(INPUT RECORDS begins)
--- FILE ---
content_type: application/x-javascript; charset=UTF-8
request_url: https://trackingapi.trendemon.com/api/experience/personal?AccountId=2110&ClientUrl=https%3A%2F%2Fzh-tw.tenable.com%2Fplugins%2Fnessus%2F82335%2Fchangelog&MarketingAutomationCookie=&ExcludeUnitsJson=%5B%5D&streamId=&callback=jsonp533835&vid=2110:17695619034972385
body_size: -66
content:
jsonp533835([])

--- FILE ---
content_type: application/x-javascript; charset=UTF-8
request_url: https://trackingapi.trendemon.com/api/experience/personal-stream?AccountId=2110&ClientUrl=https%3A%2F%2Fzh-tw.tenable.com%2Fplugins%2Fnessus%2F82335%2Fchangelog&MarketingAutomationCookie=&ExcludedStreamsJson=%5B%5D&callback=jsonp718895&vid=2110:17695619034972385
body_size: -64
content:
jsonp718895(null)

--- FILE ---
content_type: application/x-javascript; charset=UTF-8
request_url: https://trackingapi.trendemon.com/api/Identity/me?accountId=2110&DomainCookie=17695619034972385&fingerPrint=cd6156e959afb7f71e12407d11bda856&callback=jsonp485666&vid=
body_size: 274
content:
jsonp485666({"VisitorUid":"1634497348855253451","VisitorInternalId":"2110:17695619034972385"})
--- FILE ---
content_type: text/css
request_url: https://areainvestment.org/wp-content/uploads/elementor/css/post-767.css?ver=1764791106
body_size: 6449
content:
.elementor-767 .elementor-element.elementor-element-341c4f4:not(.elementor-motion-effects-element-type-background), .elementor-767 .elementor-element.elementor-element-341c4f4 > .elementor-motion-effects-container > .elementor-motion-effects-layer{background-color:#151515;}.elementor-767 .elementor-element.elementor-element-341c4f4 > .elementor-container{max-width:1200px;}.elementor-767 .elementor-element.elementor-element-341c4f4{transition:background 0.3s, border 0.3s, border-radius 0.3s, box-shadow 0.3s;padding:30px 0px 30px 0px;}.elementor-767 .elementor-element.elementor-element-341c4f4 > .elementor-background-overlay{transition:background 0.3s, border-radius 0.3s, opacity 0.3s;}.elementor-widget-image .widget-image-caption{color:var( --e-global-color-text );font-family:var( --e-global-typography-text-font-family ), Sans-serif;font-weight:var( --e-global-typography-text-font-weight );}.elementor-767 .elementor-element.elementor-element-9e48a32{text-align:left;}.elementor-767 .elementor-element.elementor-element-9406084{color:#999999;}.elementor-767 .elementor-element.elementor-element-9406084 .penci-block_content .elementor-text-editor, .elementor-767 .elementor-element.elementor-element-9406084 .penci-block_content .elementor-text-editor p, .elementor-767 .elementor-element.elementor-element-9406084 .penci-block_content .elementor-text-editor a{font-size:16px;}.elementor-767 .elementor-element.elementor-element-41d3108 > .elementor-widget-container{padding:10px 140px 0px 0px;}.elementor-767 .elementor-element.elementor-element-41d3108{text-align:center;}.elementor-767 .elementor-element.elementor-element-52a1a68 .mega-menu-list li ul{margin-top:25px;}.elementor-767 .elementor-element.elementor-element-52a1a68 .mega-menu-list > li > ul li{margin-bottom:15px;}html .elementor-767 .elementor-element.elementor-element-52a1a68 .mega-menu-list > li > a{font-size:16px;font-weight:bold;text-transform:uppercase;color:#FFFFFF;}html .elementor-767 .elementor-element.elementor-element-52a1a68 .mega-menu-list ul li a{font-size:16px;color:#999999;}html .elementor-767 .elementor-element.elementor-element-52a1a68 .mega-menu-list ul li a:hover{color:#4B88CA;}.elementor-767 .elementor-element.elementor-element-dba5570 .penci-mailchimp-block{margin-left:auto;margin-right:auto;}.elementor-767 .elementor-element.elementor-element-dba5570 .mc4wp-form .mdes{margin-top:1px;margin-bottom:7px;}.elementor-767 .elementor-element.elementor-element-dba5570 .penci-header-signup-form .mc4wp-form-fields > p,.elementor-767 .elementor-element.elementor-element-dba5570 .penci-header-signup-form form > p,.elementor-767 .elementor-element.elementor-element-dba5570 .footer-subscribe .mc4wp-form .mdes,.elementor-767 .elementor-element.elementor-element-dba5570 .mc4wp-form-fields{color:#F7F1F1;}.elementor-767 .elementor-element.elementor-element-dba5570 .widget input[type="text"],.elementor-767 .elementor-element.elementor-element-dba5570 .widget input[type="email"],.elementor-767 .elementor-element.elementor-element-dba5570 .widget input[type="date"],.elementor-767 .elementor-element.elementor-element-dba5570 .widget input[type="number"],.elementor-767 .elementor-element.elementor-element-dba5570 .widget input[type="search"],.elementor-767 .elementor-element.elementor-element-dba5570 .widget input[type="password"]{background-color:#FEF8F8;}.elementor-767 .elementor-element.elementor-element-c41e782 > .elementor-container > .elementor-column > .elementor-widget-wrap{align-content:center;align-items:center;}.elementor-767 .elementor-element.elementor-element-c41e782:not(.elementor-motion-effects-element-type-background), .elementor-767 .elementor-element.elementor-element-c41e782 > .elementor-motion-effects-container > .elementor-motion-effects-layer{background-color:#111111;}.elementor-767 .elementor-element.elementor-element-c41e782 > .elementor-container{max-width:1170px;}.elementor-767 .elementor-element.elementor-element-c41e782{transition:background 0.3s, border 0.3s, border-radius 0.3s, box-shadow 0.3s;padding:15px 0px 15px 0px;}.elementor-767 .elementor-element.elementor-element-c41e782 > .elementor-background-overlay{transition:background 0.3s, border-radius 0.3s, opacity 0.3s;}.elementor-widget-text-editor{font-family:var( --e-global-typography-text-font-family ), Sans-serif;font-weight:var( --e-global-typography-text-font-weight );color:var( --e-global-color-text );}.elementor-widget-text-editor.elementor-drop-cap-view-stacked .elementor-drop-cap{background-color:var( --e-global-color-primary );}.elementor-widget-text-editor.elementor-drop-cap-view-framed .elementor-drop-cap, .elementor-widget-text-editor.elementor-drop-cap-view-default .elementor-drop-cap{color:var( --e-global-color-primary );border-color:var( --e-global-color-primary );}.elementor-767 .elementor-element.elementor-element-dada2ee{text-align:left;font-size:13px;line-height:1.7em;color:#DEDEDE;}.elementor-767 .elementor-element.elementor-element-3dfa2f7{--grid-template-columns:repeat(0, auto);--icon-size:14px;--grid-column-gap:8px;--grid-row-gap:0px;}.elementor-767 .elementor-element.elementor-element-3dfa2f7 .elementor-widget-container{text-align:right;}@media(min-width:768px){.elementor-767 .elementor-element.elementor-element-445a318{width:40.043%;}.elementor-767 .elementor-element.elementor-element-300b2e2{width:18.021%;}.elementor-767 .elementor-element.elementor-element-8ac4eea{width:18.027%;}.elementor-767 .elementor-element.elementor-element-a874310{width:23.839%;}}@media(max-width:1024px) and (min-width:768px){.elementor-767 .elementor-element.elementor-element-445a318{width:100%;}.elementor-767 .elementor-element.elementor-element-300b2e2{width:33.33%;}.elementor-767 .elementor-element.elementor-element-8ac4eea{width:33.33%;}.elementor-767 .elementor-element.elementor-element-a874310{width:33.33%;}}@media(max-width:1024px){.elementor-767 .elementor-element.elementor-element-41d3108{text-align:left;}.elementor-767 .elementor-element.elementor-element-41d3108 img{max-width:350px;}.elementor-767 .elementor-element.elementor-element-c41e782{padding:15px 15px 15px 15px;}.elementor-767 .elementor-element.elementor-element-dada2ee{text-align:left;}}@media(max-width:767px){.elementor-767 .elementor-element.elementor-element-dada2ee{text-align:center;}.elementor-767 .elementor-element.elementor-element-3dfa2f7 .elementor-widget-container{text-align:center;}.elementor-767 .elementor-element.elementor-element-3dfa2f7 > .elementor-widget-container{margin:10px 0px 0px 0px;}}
(INPUT RECORDS ends)
* [EXERCISE AIM]
Output the entries above in their entirety, exactly as written.

* [SOLUTION TO THIS PROBLEM]
--- FILE ---
content_type: application/x-javascript; charset=UTF-8
request_url: https://trackingapi.trendemon.com/api/experience/personal?AccountId=2110&ClientUrl=https%3A%2F%2Fzh-tw.tenable.com%2Fplugins%2Fnessus%2F82335%2Fchangelog&MarketingAutomationCookie=&ExcludeUnitsJson=%5B%5D&streamId=&callback=jsonp533835&vid=2110:17695619034972385
body_size: -66
content:
jsonp533835([])

--- FILE ---
content_type: application/x-javascript; charset=UTF-8
request_url: https://trackingapi.trendemon.com/api/experience/personal-stream?AccountId=2110&ClientUrl=https%3A%2F%2Fzh-tw.tenable.com%2Fplugins%2Fnessus%2F82335%2Fchangelog&MarketingAutomationCookie=&ExcludedStreamsJson=%5B%5D&callback=jsonp718895&vid=2110:17695619034972385
body_size: -64
content:
jsonp718895(null)

--- FILE ---
content_type: application/x-javascript; charset=UTF-8
request_url: https://trackingapi.trendemon.com/api/Identity/me?accountId=2110&DomainCookie=17695619034972385&fingerPrint=cd6156e959afb7f71e12407d11bda856&callback=jsonp485666&vid=
body_size: 274
content:
jsonp485666({"VisitorUid":"1634497348855253451","VisitorInternalId":"2110:17695619034972385"})
--- FILE ---
content_type: text/css
request_url: https://areainvestment.org/wp-content/uploads/elementor/css/post-767.css?ver=1764791106
body_size: 6449
content:
.elementor-767 .elementor-element.elementor-element-341c4f4:not(.elementor-motion-effects-element-type-background), .elementor-767 .elementor-element.elementor-element-341c4f4 > .elementor-motion-effects-container > .elementor-motion-effects-layer{background-color:#151515;}.elementor-767 .elementor-element.elementor-element-341c4f4 > .elementor-container{max-width:1200px;}.elementor-767 .elementor-element.elementor-element-341c4f4{transition:background 0.3s, border 0.3s, border-radius 0.3s, box-shadow 0.3s;padding:30px 0px 30px 0px;}.elementor-767 .elementor-element.elementor-element-341c4f4 > .elementor-background-overlay{transition:background 0.3s, border-radius 0.3s, opacity 0.3s;}.elementor-widget-image .widget-image-caption{color:var( --e-global-color-text );font-family:var( --e-global-typography-text-font-family ), Sans-serif;font-weight:var( --e-global-typography-text-font-weight );}.elementor-767 .elementor-element.elementor-element-9e48a32{text-align:left;}.elementor-767 .elementor-element.elementor-element-9406084{color:#999999;}.elementor-767 .elementor-element.elementor-element-9406084 .penci-block_content .elementor-text-editor, .elementor-767 .elementor-element.elementor-element-9406084 .penci-block_content .elementor-text-editor p, .elementor-767 .elementor-element.elementor-element-9406084 .penci-block_content .elementor-text-editor a{font-size:16px;}.elementor-767 .elementor-element.elementor-element-41d3108 > .elementor-widget-container{padding:10px 140px 0px 0px;}.elementor-767 .elementor-element.elementor-element-41d3108{text-align:center;}.elementor-767 .elementor-element.elementor-element-52a1a68 .mega-menu-list li ul{margin-top:25px;}.elementor-767 .elementor-element.elementor-element-52a1a68 .mega-menu-list > li > ul li{margin-bottom:15px;}html .elementor-767 .elementor-element.elementor-element-52a1a68 .mega-menu-list > li > a{font-size:16px;font-weight:bold;text-transform:uppercase;color:#FFFFFF;}html .elementor-767 .elementor-element.elementor-element-52a1a68 .mega-menu-list ul li a{font-size:16px;color:#999999;}html .elementor-767 .elementor-element.elementor-element-52a1a68 .mega-menu-list ul li a:hover{color:#4B88CA;}.elementor-767 .elementor-element.elementor-element-dba5570 .penci-mailchimp-block{margin-left:auto;margin-right:auto;}.elementor-767 .elementor-element.elementor-element-dba5570 .mc4wp-form .mdes{margin-top:1px;margin-bottom:7px;}.elementor-767 .elementor-element.elementor-element-dba5570 .penci-header-signup-form .mc4wp-form-fields > p,.elementor-767 .elementor-element.elementor-element-dba5570 .penci-header-signup-form form > p,.elementor-767 .elementor-element.elementor-element-dba5570 .footer-subscribe .mc4wp-form .mdes,.elementor-767 .elementor-element.elementor-element-dba5570 .mc4wp-form-fields{color:#F7F1F1;}.elementor-767 .elementor-element.elementor-element-dba5570 .widget input[type="text"],.elementor-767 .elementor-element.elementor-element-dba5570 .widget input[type="email"],.elementor-767 .elementor-element.elementor-element-dba5570 .widget input[type="date"],.elementor-767 .elementor-element.elementor-element-dba5570 .widget input[type="number"],.elementor-767 .elementor-element.elementor-element-dba5570 .widget input[type="search"],.elementor-767 .elementor-element.elementor-element-dba5570 .widget input[type="password"]{background-color:#FEF8F8;}.elementor-767 .elementor-element.elementor-element-c41e782 > .elementor-container > .elementor-column > .elementor-widget-wrap{align-content:center;align-items:center;}.elementor-767 .elementor-element.elementor-element-c41e782:not(.elementor-motion-effects-element-type-background), .elementor-767 .elementor-element.elementor-element-c41e782 > .elementor-motion-effects-container > .elementor-motion-effects-layer{background-color:#111111;}.elementor-767 .elementor-element.elementor-element-c41e782 > .elementor-container{max-width:1170px;}.elementor-767 .elementor-element.elementor-element-c41e782{transition:background 0.3s, border 0.3s, border-radius 0.3s, box-shadow 0.3s;padding:15px 0px 15px 0px;}.elementor-767 .elementor-element.elementor-element-c41e782 > .elementor-background-overlay{transition:background 0.3s, border-radius 0.3s, opacity 0.3s;}.elementor-widget-text-editor{font-family:var( --e-global-typography-text-font-family ), Sans-serif;font-weight:var( --e-global-typography-text-font-weight );color:var( --e-global-color-text );}.elementor-widget-text-editor.elementor-drop-cap-view-stacked .elementor-drop-cap{background-color:var( --e-global-color-primary );}.elementor-widget-text-editor.elementor-drop-cap-view-framed .elementor-drop-cap, .elementor-widget-text-editor.elementor-drop-cap-view-default .elementor-drop-cap{color:var( --e-global-color-primary );border-color:var( --e-global-color-primary );}.elementor-767 .elementor-element.elementor-element-dada2ee{text-align:left;font-size:13px;line-height:1.7em;color:#DEDEDE;}.elementor-767 .elementor-element.elementor-element-3dfa2f7{--grid-template-columns:repeat(0, auto);--icon-size:14px;--grid-column-gap:8px;--grid-row-gap:0px;}.elementor-767 .elementor-element.elementor-element-3dfa2f7 .elementor-widget-container{text-align:right;}@media(min-width:768px){.elementor-767 .elementor-element.elementor-element-445a318{width:40.043%;}.elementor-767 .elementor-element.elementor-element-300b2e2{width:18.021%;}.elementor-767 .elementor-element.elementor-element-8ac4eea{width:18.027%;}.elementor-767 .elementor-element.elementor-element-a874310{width:23.839%;}}@media(max-width:1024px) and (min-width:768px){.elementor-767 .elementor-element.elementor-element-445a318{width:100%;}.elementor-767 .elementor-element.elementor-element-300b2e2{width:33.33%;}.elementor-767 .elementor-element.elementor-element-8ac4eea{width:33.33%;}.elementor-767 .elementor-element.elementor-element-a874310{width:33.33%;}}@media(max-width:1024px){.elementor-767 .elementor-element.elementor-element-41d3108{text-align:left;}.elementor-767 .elementor-element.elementor-element-41d3108 img{max-width:350px;}.elementor-767 .elementor-element.elementor-element-c41e782{padding:15px 15px 15px 15px;}.elementor-767 .elementor-element.elementor-element-dada2ee{text-align:left;}}@media(max-width:767px){.elementor-767 .elementor-element.elementor-element-dada2ee{text-align:center;}.elementor-767 .elementor-element.elementor-element-3dfa2f7 .elementor-widget-container{text-align:center;}.elementor-767 .elementor-element.elementor-element-3dfa2f7 > .elementor-widget-container{margin:10px 0px 0px 0px;}}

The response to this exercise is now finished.